Where they landed? The impossibly hard, divine smiting, indestructible gold? It began to visibly… melt. Plumes of thick, foul-smelling black smoke curled upward wherever the slime touched. Deep black pits rapidly appeared, eaten away as if by the most concentrated acid imaginable. The metal skin bubbled violently before collapsing inward, dissolving into a gurgling green-black sludge.

Calmly, calmly, Siyuan reached up. With gentle but undeniable force, he pushed the rigid gold fist still frozen inches from his neck… slowly aside. He pushed at the forearm as if shooing away a buzzing insect. Once the hand was no longer a threat, he met Shanyu’s disbelieving, horrified gaze.

“Listen, young man,” Siyuan spoke, his tone oddly conversational amidst the impossible tableau. He sounded like a teacher explaining the most basic rule to a struggling student. “Spellcraft… holds the power to make ordinary things extraordinary. Trash can become treasure. Its effectiveness isn’t measured by how loud the bang or bright the flash is.” He paused, letting the gentle wind carrying its dissolving payload swirl slightly. “Everything exists in a dance of creation and destruction. Like earthworms… stomp on them all you like; they survive. Pile salt on them? They shrivel like slugs into useless slime.”

Siyuan gestured loosely towards Shanyu’s dissolving armor with his chin. “I just reminded you of that universal principle. Courtesy of… the highly poisonous but usually immobile Deep Swamp Slime Salamander.

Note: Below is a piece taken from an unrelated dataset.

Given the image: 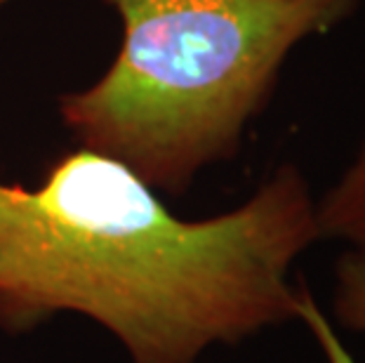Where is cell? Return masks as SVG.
I'll return each mask as SVG.
<instances>
[{"instance_id":"1","label":"cell","mask_w":365,"mask_h":363,"mask_svg":"<svg viewBox=\"0 0 365 363\" xmlns=\"http://www.w3.org/2000/svg\"><path fill=\"white\" fill-rule=\"evenodd\" d=\"M316 241V198L292 163L234 210L182 220L132 168L81 146L34 189L0 182V328L76 312L132 363H196L297 319L290 269Z\"/></svg>"},{"instance_id":"2","label":"cell","mask_w":365,"mask_h":363,"mask_svg":"<svg viewBox=\"0 0 365 363\" xmlns=\"http://www.w3.org/2000/svg\"><path fill=\"white\" fill-rule=\"evenodd\" d=\"M120 14L118 57L59 99L85 149L118 158L173 196L234 158L290 52L351 19L363 0H104Z\"/></svg>"},{"instance_id":"3","label":"cell","mask_w":365,"mask_h":363,"mask_svg":"<svg viewBox=\"0 0 365 363\" xmlns=\"http://www.w3.org/2000/svg\"><path fill=\"white\" fill-rule=\"evenodd\" d=\"M321 238H335L365 252V133L335 184L316 200Z\"/></svg>"},{"instance_id":"4","label":"cell","mask_w":365,"mask_h":363,"mask_svg":"<svg viewBox=\"0 0 365 363\" xmlns=\"http://www.w3.org/2000/svg\"><path fill=\"white\" fill-rule=\"evenodd\" d=\"M332 316L341 328L365 335V252L346 248L337 257Z\"/></svg>"},{"instance_id":"5","label":"cell","mask_w":365,"mask_h":363,"mask_svg":"<svg viewBox=\"0 0 365 363\" xmlns=\"http://www.w3.org/2000/svg\"><path fill=\"white\" fill-rule=\"evenodd\" d=\"M297 319L307 323V328L312 330L314 339L321 347L328 363H359L351 352L346 349L344 342L339 339L335 326L330 323L328 316L323 314V309L318 307L312 290L307 288V283H299V300H297Z\"/></svg>"}]
</instances>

Green Gall, some call them.”

Siyuan’s grin returned, knowing and sharp. “Combining Green Gall slime glands… hidden within the utterly overlooked, dust-sweeping ‘Soft Breeze Incantation’? That was my custom gift for you, Young Master. They happen to crave impossible amounts of metal.” He shrugged deliberately. “Try breaking free now. If you can, that is?”